Les mesures annoncées prévoyaient aussi l’ouverture de « maisons des 1000 premiers jours » ou la remise d’un sac dédié en maternité ?
Les ouvertures de maisons des 1000 premiers jours restent marginales. Et le cahier des charges est flou : des PMI sont à même de devenir des maisons des 1000 premiers jours, donc il ne s’agit pas de moyens humains supplémentaires. En réalité, il faudrait surtout renforcer les centres de PMI plutôt que de créer de nouvelles structures. Quant au sac des 1000 premiers jours, il s’est agi d’une opération ponctuelle, avec 22 000 sacs distribués. Nous ignorons si l’opération va se poursuivre. Quand au livret des 1000 premiers jours, son envoi a débuté dès octobre 2021 par la Poste à tous les couples attendant un enfant. Mais je n’ai aucun retour précis sur ce projet.

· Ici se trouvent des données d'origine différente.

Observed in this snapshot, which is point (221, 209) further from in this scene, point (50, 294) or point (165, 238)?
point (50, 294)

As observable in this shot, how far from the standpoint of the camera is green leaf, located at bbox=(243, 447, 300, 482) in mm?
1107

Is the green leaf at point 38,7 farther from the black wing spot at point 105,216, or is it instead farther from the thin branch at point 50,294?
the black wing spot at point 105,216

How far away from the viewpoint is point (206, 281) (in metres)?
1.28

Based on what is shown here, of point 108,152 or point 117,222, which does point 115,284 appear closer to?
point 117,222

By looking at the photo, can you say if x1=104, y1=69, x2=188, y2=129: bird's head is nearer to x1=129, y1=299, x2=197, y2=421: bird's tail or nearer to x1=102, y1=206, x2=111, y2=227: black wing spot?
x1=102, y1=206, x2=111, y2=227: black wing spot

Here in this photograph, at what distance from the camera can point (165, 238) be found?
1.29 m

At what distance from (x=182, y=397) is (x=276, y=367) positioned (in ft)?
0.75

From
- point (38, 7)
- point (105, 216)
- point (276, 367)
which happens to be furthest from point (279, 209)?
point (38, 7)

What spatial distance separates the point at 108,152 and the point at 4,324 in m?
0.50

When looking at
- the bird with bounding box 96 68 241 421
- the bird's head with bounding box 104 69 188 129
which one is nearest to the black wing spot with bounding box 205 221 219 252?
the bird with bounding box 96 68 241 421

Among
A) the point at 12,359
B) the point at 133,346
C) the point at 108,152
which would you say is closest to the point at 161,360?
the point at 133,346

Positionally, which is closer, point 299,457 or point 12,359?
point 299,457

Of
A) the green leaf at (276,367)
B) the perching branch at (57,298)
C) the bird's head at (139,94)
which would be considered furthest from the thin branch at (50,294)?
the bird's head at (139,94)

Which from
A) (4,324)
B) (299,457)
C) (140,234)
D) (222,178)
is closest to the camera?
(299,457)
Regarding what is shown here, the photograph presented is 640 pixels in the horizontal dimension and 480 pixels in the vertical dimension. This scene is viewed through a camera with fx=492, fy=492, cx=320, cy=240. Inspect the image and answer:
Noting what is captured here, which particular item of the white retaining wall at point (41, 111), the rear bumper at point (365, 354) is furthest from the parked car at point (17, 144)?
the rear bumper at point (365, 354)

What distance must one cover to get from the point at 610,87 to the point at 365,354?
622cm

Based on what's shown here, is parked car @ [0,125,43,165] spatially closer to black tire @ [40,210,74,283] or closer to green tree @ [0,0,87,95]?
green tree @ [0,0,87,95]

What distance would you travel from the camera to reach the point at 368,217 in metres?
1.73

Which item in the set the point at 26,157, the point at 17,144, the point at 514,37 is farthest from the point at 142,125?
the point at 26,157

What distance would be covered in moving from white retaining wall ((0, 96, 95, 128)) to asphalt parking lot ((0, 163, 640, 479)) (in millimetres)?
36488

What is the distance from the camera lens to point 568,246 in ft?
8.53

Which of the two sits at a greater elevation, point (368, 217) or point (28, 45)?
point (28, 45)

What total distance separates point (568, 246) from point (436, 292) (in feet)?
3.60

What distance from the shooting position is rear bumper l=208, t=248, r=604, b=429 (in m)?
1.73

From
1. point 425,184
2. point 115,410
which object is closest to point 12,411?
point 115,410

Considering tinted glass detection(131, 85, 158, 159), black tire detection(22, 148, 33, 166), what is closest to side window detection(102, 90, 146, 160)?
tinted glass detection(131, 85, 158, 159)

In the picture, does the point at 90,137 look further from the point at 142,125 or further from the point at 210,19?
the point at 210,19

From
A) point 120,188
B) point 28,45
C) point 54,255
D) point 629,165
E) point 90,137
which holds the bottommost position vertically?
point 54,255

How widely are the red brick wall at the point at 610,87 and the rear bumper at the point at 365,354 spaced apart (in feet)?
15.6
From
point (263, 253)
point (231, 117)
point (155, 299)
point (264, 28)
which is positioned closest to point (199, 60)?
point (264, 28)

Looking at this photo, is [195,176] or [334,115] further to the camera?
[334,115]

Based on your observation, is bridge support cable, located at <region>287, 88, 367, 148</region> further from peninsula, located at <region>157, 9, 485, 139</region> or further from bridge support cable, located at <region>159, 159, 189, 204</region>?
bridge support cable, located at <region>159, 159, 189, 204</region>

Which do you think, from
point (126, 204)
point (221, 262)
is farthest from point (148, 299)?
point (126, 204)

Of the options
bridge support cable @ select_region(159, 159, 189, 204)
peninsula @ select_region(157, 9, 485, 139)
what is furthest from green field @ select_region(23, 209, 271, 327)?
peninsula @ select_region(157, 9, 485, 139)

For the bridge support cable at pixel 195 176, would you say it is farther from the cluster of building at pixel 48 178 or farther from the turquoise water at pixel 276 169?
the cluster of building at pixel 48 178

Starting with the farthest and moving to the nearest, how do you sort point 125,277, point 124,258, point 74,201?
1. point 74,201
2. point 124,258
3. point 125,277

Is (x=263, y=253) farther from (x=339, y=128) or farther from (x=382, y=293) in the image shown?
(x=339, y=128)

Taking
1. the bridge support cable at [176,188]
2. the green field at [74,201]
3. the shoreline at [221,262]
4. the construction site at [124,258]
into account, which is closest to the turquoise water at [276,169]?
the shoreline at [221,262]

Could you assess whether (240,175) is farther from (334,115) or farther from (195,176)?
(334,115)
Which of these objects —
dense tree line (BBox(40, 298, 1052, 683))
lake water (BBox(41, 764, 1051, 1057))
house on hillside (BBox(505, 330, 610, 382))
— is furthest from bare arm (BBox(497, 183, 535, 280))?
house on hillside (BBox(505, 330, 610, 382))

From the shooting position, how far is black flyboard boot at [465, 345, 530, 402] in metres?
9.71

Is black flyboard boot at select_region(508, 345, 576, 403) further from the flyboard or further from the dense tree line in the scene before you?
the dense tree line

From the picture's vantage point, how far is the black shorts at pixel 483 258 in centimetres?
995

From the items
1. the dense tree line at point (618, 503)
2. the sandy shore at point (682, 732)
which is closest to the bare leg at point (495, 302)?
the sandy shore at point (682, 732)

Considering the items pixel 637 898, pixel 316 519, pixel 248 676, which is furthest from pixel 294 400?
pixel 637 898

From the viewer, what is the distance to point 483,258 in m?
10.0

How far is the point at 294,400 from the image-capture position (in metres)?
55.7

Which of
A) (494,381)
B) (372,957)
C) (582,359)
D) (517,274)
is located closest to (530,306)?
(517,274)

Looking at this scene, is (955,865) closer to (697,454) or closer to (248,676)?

Quels sont les projets de l’association Maman Blues ?
Nous avons participé au projet européen Path (voir le site path-perinatal.eu/fr/), initié sur quatre ans, centré sur la santé mentale périnatale et qui se décline en quatre actions. Premièrement, nous avons participé à la construction d’un Mooc d’enseignement pour donner aux professionnels des notions de base sur le processus psychique de la maternité, les troubles psychiques périnatals, le suicide, le déni de grossesse, etc. Il est en fin de construction et sera accessible gratuitement très prochainement sur la plateforme PNS. En second lieu, nous avons collaboré à la construction d’un podcast sur la parentalité et le travail, commande faite à Élise Bultez, réalisatrice et productrice de podcasts. Cet outil permettra de sensibiliser les professionnels et employeurs à la souffrance psychique maternelle et aux besoins parentaux sur la période périnatale. Troisièmement, nous sommes aussi en train de relire des bandes dessinées d’information à destination des pères, avec l’ONG The Ink Link, qui a l’expérience en matière de lecture facile à lire et à comprendre pour informer les populations « empêchées ». Pour finir, nous avons relu le livret d’information à destination des parents, dirigé par le Psycom (site d’information sur la santé mentale, www.psycom.org, NDLR). Maman Blues participe également depuis plusieurs mois au groupe de travail de la Haute Autorité de santé pour la rédaction d’une recommandation de pratique clinique, intitulée « Repérage, Diagnostic et Prise en charge des troubles psychiques périnatals ».